- [Exercise] Retype the material below, starting at the line that contains "Looking at the" and ending at the last line of the material, with both ends included. Leave the pictures out of your copy.

- [Information provided]
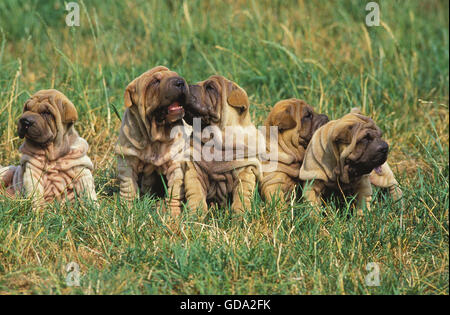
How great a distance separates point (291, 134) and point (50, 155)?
1.95 m

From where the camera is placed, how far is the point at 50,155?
5.11 m

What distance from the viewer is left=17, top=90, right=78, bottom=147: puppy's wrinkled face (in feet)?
16.1

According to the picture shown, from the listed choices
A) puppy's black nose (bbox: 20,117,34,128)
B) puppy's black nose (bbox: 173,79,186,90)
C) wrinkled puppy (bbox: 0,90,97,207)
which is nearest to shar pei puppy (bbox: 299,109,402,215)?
puppy's black nose (bbox: 173,79,186,90)

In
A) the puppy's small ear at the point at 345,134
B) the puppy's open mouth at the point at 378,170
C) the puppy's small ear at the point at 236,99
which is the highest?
the puppy's small ear at the point at 236,99

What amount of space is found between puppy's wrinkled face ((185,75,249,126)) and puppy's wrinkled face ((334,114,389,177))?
2.67 ft

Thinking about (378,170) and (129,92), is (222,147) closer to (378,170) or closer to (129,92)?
(129,92)

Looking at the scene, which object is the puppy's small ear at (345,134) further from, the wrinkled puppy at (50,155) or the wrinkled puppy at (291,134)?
the wrinkled puppy at (50,155)

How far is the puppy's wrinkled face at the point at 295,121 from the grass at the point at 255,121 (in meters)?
0.71

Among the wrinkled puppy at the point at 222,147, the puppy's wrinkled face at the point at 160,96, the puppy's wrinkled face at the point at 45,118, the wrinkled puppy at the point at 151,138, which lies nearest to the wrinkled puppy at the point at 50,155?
the puppy's wrinkled face at the point at 45,118

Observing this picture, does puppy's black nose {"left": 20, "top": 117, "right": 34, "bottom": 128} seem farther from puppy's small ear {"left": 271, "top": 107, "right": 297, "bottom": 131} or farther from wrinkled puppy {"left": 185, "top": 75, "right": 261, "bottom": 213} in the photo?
puppy's small ear {"left": 271, "top": 107, "right": 297, "bottom": 131}

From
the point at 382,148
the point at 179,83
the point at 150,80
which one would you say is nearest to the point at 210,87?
the point at 179,83

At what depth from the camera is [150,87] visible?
5012 millimetres

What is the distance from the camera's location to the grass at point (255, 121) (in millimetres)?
4207
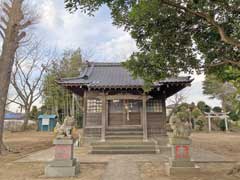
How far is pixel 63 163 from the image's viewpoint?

- [Task answer]
Looking at the scene, which object is the puppy's small ear at (345,134) further from, the wrinkled puppy at (50,155) or the wrinkled puppy at (291,134)?
the wrinkled puppy at (50,155)

How far is the puppy's wrinkled face at the point at 295,121 from the grass at the point at 255,121 (in meters)?
0.71

Among the wrinkled puppy at the point at 222,147, the puppy's wrinkled face at the point at 160,96, the puppy's wrinkled face at the point at 45,118, the wrinkled puppy at the point at 151,138, which lies nearest to the wrinkled puppy at the point at 50,155?
the puppy's wrinkled face at the point at 45,118

Observing this picture, does puppy's black nose {"left": 20, "top": 117, "right": 34, "bottom": 128} seem farther from puppy's small ear {"left": 271, "top": 107, "right": 297, "bottom": 131} or farther from wrinkled puppy {"left": 185, "top": 75, "right": 261, "bottom": 213} in the photo?
puppy's small ear {"left": 271, "top": 107, "right": 297, "bottom": 131}

From
the point at 382,148
the point at 179,83
the point at 150,80
which one would you say is nearest to the point at 210,87?
the point at 179,83

At what depth from the camera is [150,87] visible?
5012 millimetres

What is the distance from the camera's location to the grass at point (255, 121) (in millimetres)?
4207
How far is pixel 63 163 from the image's viewpoint?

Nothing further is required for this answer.